Introduction & Overview
Cognitive Services Features
10m 49s
9m 58s
Course Summary
1m 42s
Start course

Artificial Intelligence is not a future or distant concept; it is here and now, and being used by many companies of various sizes and industries. The foundational theory for AI was actually developed several decades ago, but recent advancements in big data, computing power, cloud, and algorithms have made it affordable and widespread today. With AI and Machine Learning, computers are now able to start reasoning, understanding, and interacting in ways that were never possible before.

Microsoft has created a predefined set of AI models available for companies of all sizes to start with called Cognitive Services, and best of all, they require little to no knowledge of data science. In this course, you will learn how to infuse your apps—on an architectural level—with the intelligence that Cognitive Services provide. We will cover what Cognitive Services are and how to use the various solutions they provide, including Vision, Speech, Language, Decision, and Web Search.

Learning Objectives

  • Understand the functionality provided by Azure Cognitive Services
  • Learn how to incorporate these services into your apps

Intended Audience

  • People who want to learn more about Azure Cognitive Services


  • Knowledge of Azure
  • Knowledge of at least one programming language
  • Experience using REST APIs

Vision is actually a category of several different APIs and each one of them performs one or more functions.
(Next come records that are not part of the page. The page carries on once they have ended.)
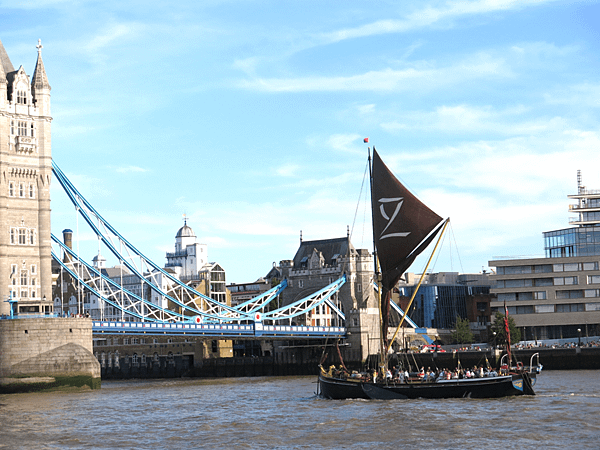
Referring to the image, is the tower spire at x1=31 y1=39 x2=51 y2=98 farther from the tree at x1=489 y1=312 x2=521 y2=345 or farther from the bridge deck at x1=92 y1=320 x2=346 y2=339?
the tree at x1=489 y1=312 x2=521 y2=345

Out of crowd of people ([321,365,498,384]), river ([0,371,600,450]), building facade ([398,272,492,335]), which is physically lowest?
river ([0,371,600,450])

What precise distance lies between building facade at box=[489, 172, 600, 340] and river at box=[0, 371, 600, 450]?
5103 cm

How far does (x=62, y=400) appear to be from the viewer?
69750mm

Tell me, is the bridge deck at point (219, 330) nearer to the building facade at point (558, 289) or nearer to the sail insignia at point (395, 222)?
the building facade at point (558, 289)

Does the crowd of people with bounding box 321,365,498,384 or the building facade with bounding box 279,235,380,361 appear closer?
the crowd of people with bounding box 321,365,498,384

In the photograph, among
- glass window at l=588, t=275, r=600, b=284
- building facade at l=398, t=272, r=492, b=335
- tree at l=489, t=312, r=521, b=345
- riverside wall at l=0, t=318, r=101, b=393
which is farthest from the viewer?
building facade at l=398, t=272, r=492, b=335

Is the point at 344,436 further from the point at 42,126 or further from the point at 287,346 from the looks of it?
the point at 287,346

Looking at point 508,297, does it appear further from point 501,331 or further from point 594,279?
point 594,279

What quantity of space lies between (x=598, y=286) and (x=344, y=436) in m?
82.4

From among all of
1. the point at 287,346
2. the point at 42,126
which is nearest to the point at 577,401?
the point at 42,126

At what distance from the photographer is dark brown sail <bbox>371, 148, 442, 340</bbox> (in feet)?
217

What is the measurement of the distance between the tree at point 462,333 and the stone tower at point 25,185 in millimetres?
61945

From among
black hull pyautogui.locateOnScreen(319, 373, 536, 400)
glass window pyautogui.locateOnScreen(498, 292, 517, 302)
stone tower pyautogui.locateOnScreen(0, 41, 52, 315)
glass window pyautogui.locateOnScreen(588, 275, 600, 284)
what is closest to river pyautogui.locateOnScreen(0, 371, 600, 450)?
black hull pyautogui.locateOnScreen(319, 373, 536, 400)

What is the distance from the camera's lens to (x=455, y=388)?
202 ft
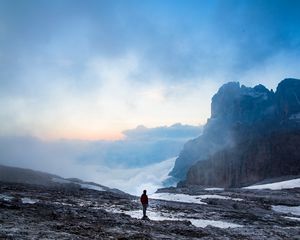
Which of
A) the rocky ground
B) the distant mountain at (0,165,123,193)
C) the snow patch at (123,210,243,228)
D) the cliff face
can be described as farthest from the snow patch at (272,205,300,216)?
the cliff face

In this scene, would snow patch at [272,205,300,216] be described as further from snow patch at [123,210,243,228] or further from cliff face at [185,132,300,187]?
cliff face at [185,132,300,187]

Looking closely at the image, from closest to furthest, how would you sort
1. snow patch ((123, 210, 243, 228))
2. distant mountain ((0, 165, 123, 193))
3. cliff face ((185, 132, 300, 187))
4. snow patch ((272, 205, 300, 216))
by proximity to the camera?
snow patch ((123, 210, 243, 228)) < snow patch ((272, 205, 300, 216)) < distant mountain ((0, 165, 123, 193)) < cliff face ((185, 132, 300, 187))

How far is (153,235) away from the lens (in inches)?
825

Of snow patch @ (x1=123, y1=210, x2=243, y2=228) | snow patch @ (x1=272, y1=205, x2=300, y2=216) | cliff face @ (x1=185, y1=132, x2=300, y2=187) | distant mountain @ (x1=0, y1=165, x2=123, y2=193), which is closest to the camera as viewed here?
snow patch @ (x1=123, y1=210, x2=243, y2=228)

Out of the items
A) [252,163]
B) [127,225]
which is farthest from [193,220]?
[252,163]

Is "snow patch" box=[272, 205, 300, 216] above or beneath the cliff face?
beneath

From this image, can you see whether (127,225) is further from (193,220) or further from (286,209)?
(286,209)

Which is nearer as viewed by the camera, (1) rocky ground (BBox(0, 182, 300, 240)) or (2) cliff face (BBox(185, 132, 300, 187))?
(1) rocky ground (BBox(0, 182, 300, 240))

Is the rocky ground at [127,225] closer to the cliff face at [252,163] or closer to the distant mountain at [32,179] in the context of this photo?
the distant mountain at [32,179]

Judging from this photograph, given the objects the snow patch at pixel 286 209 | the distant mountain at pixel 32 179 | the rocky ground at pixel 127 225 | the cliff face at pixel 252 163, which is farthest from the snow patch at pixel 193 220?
the cliff face at pixel 252 163

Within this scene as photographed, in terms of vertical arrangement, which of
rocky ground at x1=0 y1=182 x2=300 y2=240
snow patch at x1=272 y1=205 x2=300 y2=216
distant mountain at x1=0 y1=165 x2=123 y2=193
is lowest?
rocky ground at x1=0 y1=182 x2=300 y2=240

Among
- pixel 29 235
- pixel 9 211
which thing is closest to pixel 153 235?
pixel 29 235

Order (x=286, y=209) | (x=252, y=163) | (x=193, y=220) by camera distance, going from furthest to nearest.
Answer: (x=252, y=163) → (x=286, y=209) → (x=193, y=220)

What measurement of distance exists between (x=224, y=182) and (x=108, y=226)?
148029 millimetres
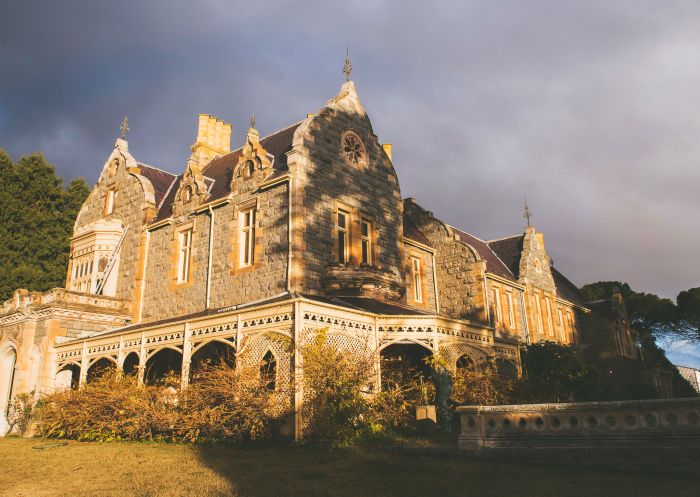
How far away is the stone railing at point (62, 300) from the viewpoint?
65.1 feet

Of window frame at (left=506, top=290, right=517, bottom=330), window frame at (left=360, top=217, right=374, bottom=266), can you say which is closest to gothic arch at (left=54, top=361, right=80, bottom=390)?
window frame at (left=360, top=217, right=374, bottom=266)

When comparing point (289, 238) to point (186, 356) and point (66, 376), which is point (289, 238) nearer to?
point (186, 356)

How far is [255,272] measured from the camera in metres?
17.6

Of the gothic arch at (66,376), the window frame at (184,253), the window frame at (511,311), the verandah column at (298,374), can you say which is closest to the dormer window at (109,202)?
the window frame at (184,253)

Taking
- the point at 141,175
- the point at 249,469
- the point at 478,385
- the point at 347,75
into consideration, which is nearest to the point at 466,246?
the point at 347,75

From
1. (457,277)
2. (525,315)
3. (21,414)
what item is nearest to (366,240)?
(457,277)

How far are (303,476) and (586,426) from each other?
14.8 ft

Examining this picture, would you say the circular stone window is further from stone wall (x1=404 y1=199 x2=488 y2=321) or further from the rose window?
stone wall (x1=404 y1=199 x2=488 y2=321)

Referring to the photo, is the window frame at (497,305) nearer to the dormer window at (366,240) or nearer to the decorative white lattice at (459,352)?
the dormer window at (366,240)

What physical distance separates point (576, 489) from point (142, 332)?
12773mm

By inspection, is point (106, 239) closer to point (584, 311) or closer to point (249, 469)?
point (249, 469)

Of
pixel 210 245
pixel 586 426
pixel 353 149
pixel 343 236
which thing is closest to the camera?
pixel 586 426

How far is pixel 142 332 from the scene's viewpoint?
16.2 m

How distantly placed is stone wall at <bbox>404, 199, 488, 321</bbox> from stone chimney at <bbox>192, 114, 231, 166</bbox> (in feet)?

The main APIs in the Vision category are computer and custom Vision, the Face API, and the Video Indexer.

Let's start with Computer Vision. This is Microsoft's general-purpose Vision technology and you can pass several types of images, such as JPG, GIF, PNG, or BMP, or even URLs to these files. It can do a lot of things, such as it can give one or several possible descriptions of a picture, along with the confidence level for each description. By the way, confidence level is something that you'll hear in a recurring basis in this course. It's an index from zero to one that tells how sure the model is about something. The closer to one, the more confident the model is.

It also gives tags and categories about the picture, which gives a little bit more of context about what the image is about. This is quite useful when you're uploading lots of images and you want to add some metadata to it. The main difference between tags and categories is that while you have over 2,000 tags available, there are only 86 categories, which helps you create a structured and well-defined taxonomy.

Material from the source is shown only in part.